Apple Inc. (NASDAQ:AAPL) iPhone sales may be losing steam- at least until September sees a refresh in product launches, wagers one of Wall Street’s best performing analysts, Canaccord’s Michael Walkley. Survey work in North America as well as chats with industry contacts suggest this loss in iPhone sales momentum is primed to continue through the new products launch, Walkley explains.
Though the fourth quarter initially showcased steady iPhone X demand in both the U.S. as well as in China, Walkley keeps an eye out for softer trends in the first half of 2018 in both regions. Walkley’s theory: the more expensive price tag on the iPhone X led demand to be somewhat more limited. That $1,000 plus price point may have proved to be loftier for the “broad market appeal” than the AAPL machine expected. Mark Walkley’s prediction- this tech titan is set to scale back its channel inventory this summer.
“We anticipate Apple will clear channel inventory ahead of releasing three new iPhones in September 2018 to further segment its product offering based on price/features. […] In China, we believe the 5.8-inch iPhone X screen size is not large enough for the high-end segment of this market. In fact, a variety of smartphones from Chinese OEMs with similar or larger screen sizes were already available prior to iPhone X. In addition, new Android smartphone offerings have increased competition in China and other markets, likely contributing to slower near-term iPhone sales. Despite these challenges, we believe iPhone X sales have maintained strong share of the U.S. market, and we do not believe Apple consumers are leaving the Apple ecosystem for competing Android smartphones,” explains Walkley.

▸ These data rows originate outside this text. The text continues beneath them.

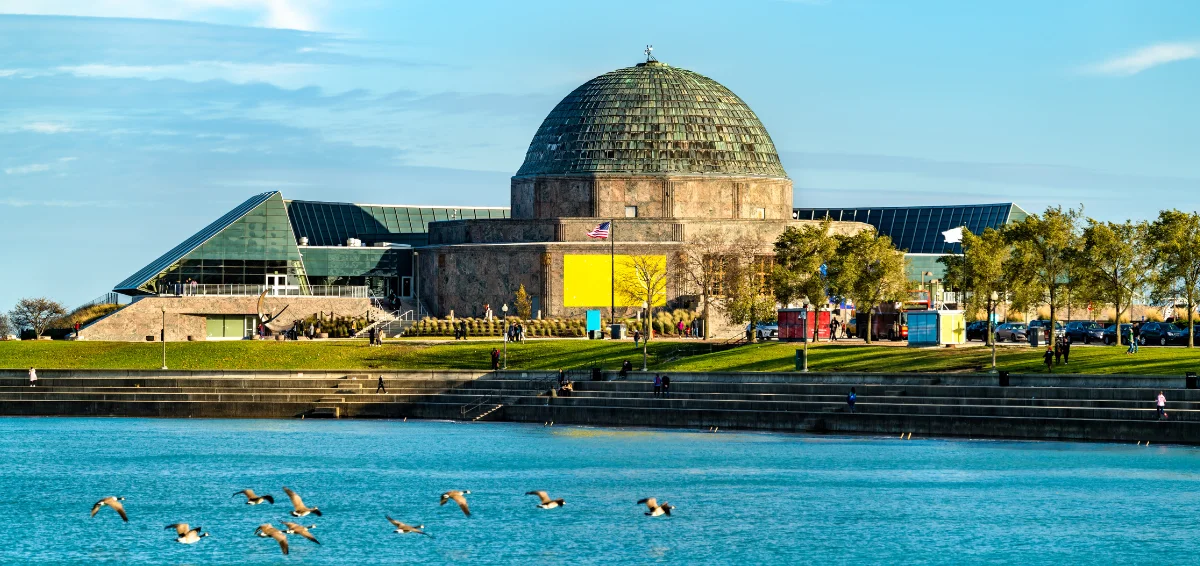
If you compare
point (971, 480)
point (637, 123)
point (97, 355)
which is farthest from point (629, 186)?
point (971, 480)

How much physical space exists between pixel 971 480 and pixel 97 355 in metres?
36.8

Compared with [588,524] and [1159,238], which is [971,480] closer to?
[588,524]

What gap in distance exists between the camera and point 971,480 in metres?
43.0

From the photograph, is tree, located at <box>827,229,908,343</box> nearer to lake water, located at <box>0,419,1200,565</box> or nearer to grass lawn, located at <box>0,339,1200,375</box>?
grass lawn, located at <box>0,339,1200,375</box>

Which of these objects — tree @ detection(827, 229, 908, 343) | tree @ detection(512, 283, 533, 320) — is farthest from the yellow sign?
tree @ detection(827, 229, 908, 343)

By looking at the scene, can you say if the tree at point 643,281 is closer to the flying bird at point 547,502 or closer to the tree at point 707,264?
the tree at point 707,264

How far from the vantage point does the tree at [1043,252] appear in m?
64.2

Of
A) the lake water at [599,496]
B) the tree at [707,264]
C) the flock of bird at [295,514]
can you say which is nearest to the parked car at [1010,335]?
the tree at [707,264]

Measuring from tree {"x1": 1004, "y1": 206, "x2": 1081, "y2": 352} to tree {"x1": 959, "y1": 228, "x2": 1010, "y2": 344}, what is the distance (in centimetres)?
53

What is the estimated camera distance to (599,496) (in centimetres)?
4166

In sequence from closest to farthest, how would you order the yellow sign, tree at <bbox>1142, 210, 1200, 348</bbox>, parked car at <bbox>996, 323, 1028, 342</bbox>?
tree at <bbox>1142, 210, 1200, 348</bbox> → parked car at <bbox>996, 323, 1028, 342</bbox> → the yellow sign

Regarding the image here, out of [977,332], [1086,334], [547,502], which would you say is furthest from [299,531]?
[977,332]

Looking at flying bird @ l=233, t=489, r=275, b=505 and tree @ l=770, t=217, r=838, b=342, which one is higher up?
tree @ l=770, t=217, r=838, b=342

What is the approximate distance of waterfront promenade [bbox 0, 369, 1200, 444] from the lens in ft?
158
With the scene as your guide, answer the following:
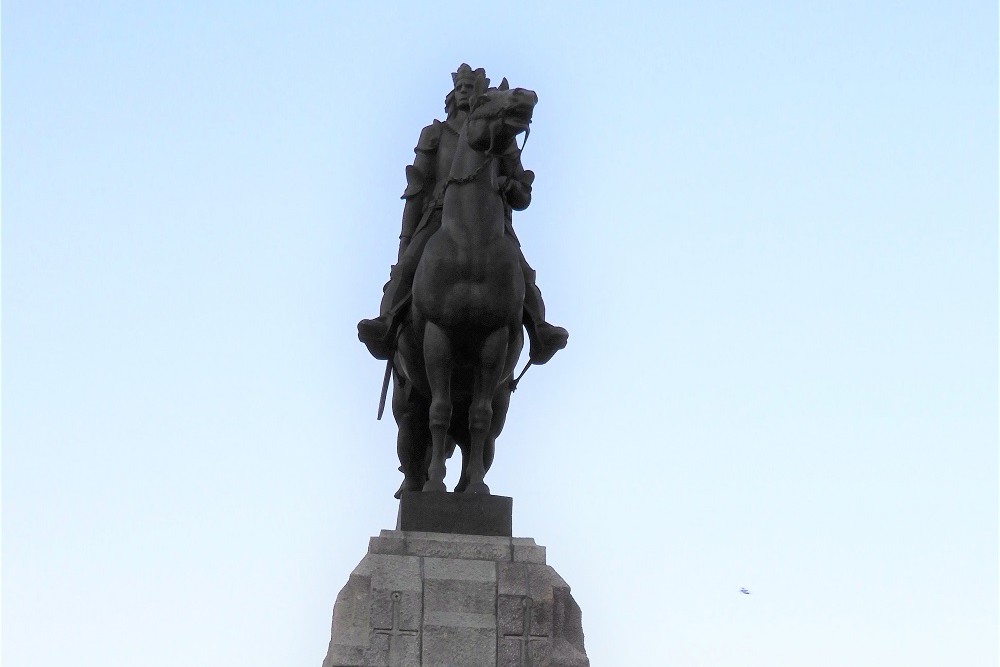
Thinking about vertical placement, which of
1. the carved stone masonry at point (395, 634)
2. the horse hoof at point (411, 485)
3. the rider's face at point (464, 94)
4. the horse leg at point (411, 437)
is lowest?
the carved stone masonry at point (395, 634)

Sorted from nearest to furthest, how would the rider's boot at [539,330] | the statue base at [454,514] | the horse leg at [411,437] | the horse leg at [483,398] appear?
the statue base at [454,514] → the horse leg at [483,398] → the rider's boot at [539,330] → the horse leg at [411,437]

In reaction, the analyst is scaling back his second and third quarter iPhone expectations. For the second quarter, the analyst is cutting his iPhone estimate from 53.1 million to 48.0 million and for the third quarter the analyst scales back his iPhone forecast from 43.7 million to 39.4 million. Additionally, Walkley reduces his full year 2018 iPhone projection from 226 million to 210 million as well as his 2019 iPhone estimate from 231 million to 217 million.
That said, the analyst remains impressed with the tech empire’s growth of its market share leadership in the smartphone arena and reiterates a Buy rating on AAPL stock with a $200 price target. This notably implies a healthy 20% upside from current levels. Walkley continues to angle for the company’s monster iPhone installed base surpassing 635 million last year to yield robust iPhone replacement sales and earnings- and cash flow generation to fuel solid long-term capital returns.
With a fall launch of a bigger iPhone X Plus model coupled with a more cost-friendly full-screen LCD iPhone soon to be on the table, the analyst looks for better reception in the market. Walkley is reassured considering demand clamors for bigger screen sizes and consumers will be glad to get their hands on “a smartphone at the iPhone 8 price point.” Therefore, in the grander scheme, the analyst notes, “We remain optimistic iPhone sales will improve in 2H/C2018.”
Michael Walkley has a very good TipRanks score with a 62% success rate and a high ranking in the top #100 on Wall Street: an impressive #73 out of 4,783 analysts. Walkley garners 17.7% in his annual returns. When recommending AAPL, Walkley realizes 26.2% in his annual returns.
TipRanks indicates this tech titan has drawn largely positive attention from Wall Street analysts. Out of 28 analysts polled in the last 3 months, 17 are bullish on AAPL stock while 11 remain sidelined. With a return potential of 16%, the stock’s consensus target price stands at $192.88.